To read the story of how SFC Charles F WILKLOW, shot in the leg, crawled right into an NVA camp and survived, I suggest John Plaster’s book “SOG: The Secret Wars of America’s Commandos in Vietnam”.
SFC Dexter: Silver Star Citation: For gallantry in action while engaged in military operations involving conflict with an armed hostile force in the Republic of Vietnam: Sergeant First Class Dexter distinguished himself by exceptionally valorous actions on 3 Jun 1967 while serving as a Special Forces advisor to a Vietnamese squad on a combat operations deep in hostile territory. While serving as point element for the company as it moved through dense jungles, his squad was savagely attacked by a numerically superior Viet Cong force firing from well-established and concealed positions. Sergeant Dexter was seriously wounded in the initial assault, but refused aid and deployed his men for an attack on the enemy positions. Receiving withering fire, he led a furious charge into the face of the hostile weapons and relieved the pressure on the rest of the company. His fierce attack completely disorganized the Viet Cong and forced them to flee, but he ignored his own safety and led a pursuit of the routed insurgents. While being evacuated later in the day, his helicopter was shot down by intense enemy ground fire and crashed in the midst of hostile forces. Heedless of hand grenades and rifle fire pouring into the ship, he organized the wounded and directed their withdrawal to the friendly perimeter. He was wounded again while moving from the helicopter but stayed behind and fought furiously to cover the movement and evacuation of his men to safety. Sergeant First Class Dexter’s gallantry in action was in keeping with the highest traditions of the military service and reflect great credit upon himself, his unit, and the United States Army.

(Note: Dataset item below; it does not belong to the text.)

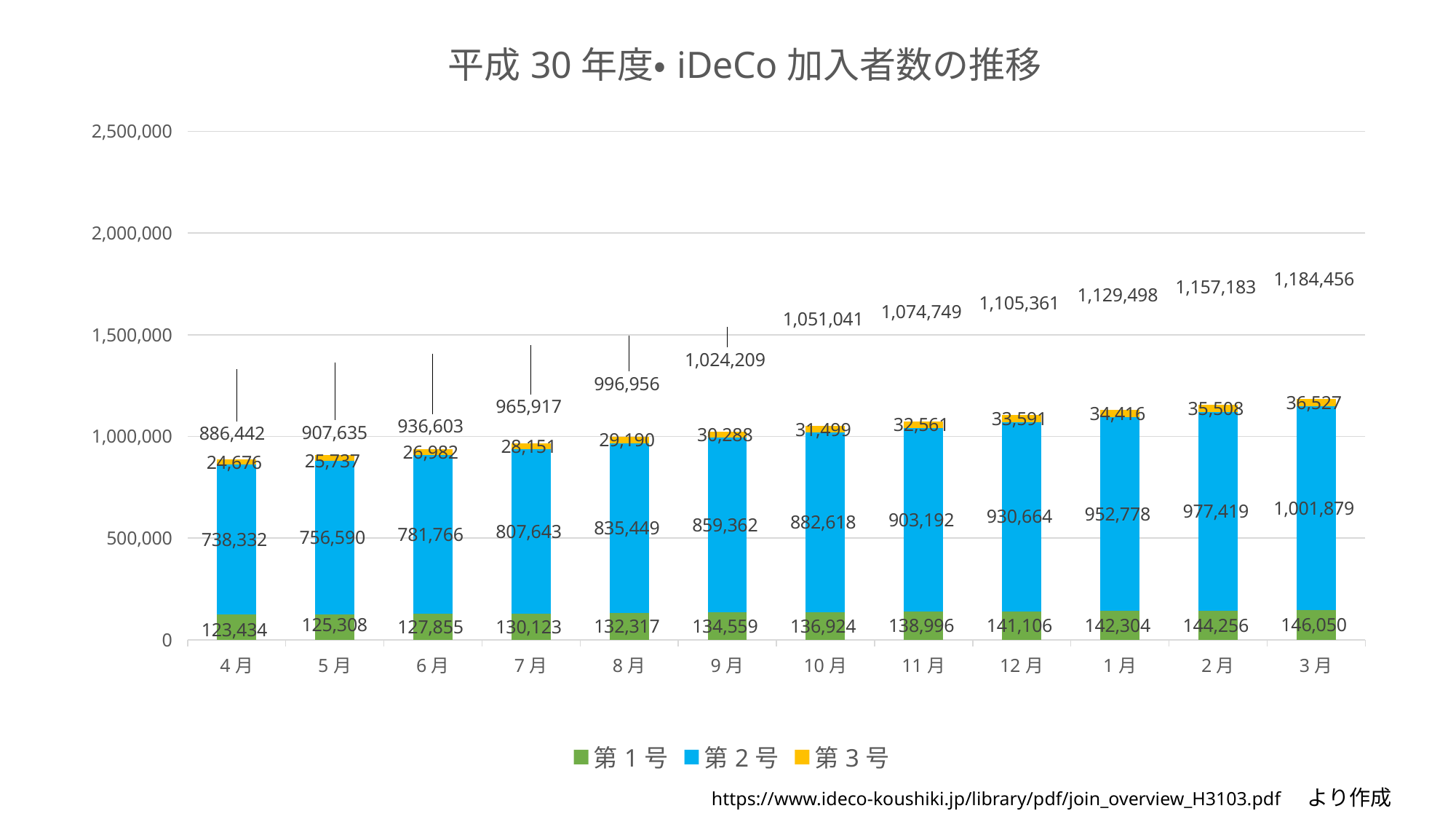
What is the value of 第2号 for 4月? 738,332 Which month has the highest total? 3月 What type of chart is shown on the slide? stacked bar chart What is the difference between the 第2号 values for 3月 and 4月? 263,547 How many series does the legend list? 3 Which month has the lowest value for 第1号? 4月 What is the total of the stacked bar for 9月? 1,024,209 What is the title of the chart? 平成30年度・iDeCo加入者数の推移 What is the value of 第3号 for 10月? 31,499 Do the totals rise or fall from 4月 to 3月? rise How many months are shown on the x axis? 12 What is the value of 第1号 for 3月? 146,050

SFC Laney Silver Star citation: For gallantry in action while engaged in military operations involving conflict with an armed hostile force in the Republic of Vietnam: Sergeant First Class Laney distinguished himself by exceptionally valorous actions on 3 June 1967 while serving as Special Forces advisor to a Vietnamese company during a search and destroy mission deep in hostile territory. As the friendly unit moved toward a dry steam bed, it was ambushed by Viet Cong Sergeant Laney immediately fired on the insurgents suspected positons and enabled his squad to move from the enemy ambush. He was wounded by enemy fire but led his men up the opposite side of the stream bed and placed them into positions from which they could cover the rest of the company. His clearheaded actions prevented the Viet Cong from inflicting numerous casualties in the ambush. Indifferent to his wound, Sergeant Laney led his men to a landing zone later in the afternoon and boarded a Chinook helicopter. While he was treating the wounded during takeoff, the helicopter was shot down by intense enemy fire. Sergeant Laney directed his men to exit the aircraft and he elected to remain behind to cover their escape. He enabled his men to reach the safety of a friendly perimeter. Sergeant First Class Laney’s gallantry in action was in keeping with the highest traditions of the military service and reflect great credit upon himself, his unit, and the United States Army.